Phase 2 of Special Enrollment Period Pre-enrollment Verification (SEPV)
The administration implemented phase 2 of the special enrollment period pre-enrollment verification (SEPV) process that was announced in the market stabilization rule issued earlier this year. As we blogged about previously, the SEPV process requires individuals that experience common life events to submit documentation verifying their special enrollment eligibility before they can enroll into coverage. Earlier this summer, the administration implemented SEPV for individuals losing qualifying coverage and permanently moving. On August 23, the SEPV process began applying to individuals getting married, gaining or becoming a dependent through adoption, foster care or court order, and getting denied for Medicaid or CHIP.

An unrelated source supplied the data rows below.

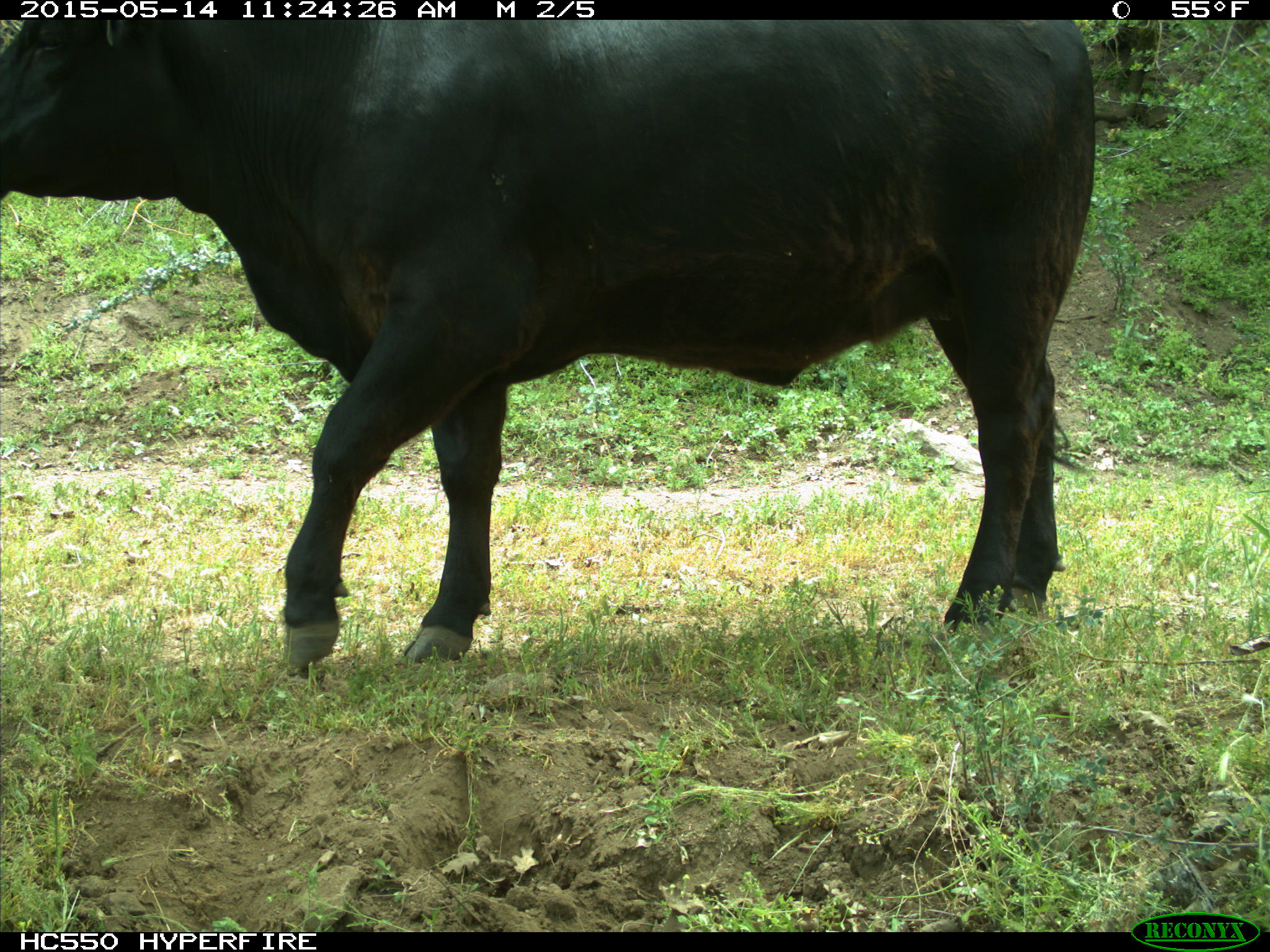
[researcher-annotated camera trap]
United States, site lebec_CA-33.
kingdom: Animalia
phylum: Chordata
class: Mammalia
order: Artiodactyla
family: Bovidae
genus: Bos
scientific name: Bos taurus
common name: domestic cow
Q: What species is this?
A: Bos taurus (domestic cow).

Under the SEPV process, after an applicant has selected a plan and submitted an application, the marketplace’s eligibility determination notice will indicate whether or not a SEP verification issue (SVI) exists requiring documentation before the applicant can enroll. The updated eligibility determination notice will also include a list of acceptable documents to verify the qualifying life event and instructions on how to submit them. Unlike other types of qualifying events, the marketplace will attempt to electronically verify the special enrollment periods based on a Medicaid or CHIP denial. If the marketplace is successful, the individual can enroll without having to submit documentation of his or her SEP eligibility. However, if the marketplace is unable to electronically verify the Medicaid or CHIP denial, an individual will have to submit documentation to resolve the SVI. Verifying documents must clearly identify who was determined ineligible for Medicaid or CHIP and also include the date of determination.
Regardless of which type of qualifying event triggers a SEP, consumers have the option to contact the marketplace after resolving a SVI to request a later coverage effective date if a consumer has to pay two or more months of retroactive premiums because of verification issues. The later date can be no more than one month from the date coverage would otherwise have been effective. Consumers must contact the marketplace call center within 30 days of receiving their SVI resolution notice to request this later coverage effective date.
Additional New Functionality for Verifying Immigration Status
The second operational change involves the process to verify citizenship or immigration status. The marketplace uses the Department of Homeland Security’s (DHS) Systematic Alien Verification of Entitlements (SAVE) to verify citizenship or immigration status in real-time when an applicant applies for marketplace coverage. If an applicant’s immigration status cannot be immediately verified, the marketplace will notify the applicant of a data matching issue (DMI) that will require the applicant to send verifying documents to resolve. Under the new marketplace functionality called Step 2, the marketplace may automatically send information to DHS to electronically verify applicants’ citizenship or immigration status. The new Step 2 process, which can take three to five days, will attempt to resolve citizenship or immigration issues without requiring additional documentation from an applicant. Applicants, however, are still free to provide verifying documents to the marketplace if they choose.
So how will this work? Upon completing a marketplace application, the marketplace provides an eligibility determination notice that has new language indicating the marketplace is attempting to electronically verify the citizenship or immigration-related DMI. If Step 2 is able to resolve the DMI, the marketplace sends a resolution notice to the applicant; if Step 2 cannot resolve the issue, the marketplace sends a follow up notice to let the applicant know that they will need to send documents to resolve the DMI.
Since the first phase of the SEPV process began just two months ago, it may still be too early to get data or to know how well this process is working. According to some groups providing technical assistance to assisters, the process appears to be working smoothly. However, whether this new SEPV process discourages potential consumers from enrolling continues to be an unanswered question; in particular, whether these additional requirements discourage healthier individuals who may not see the value of going through the process. And until the administration releases SEP-related data, we may never know. As to the new Step 2 process, we’ll have to wait to see if this new functionality helps to reduce some of the problems that have been previously identified for immigrant applicants.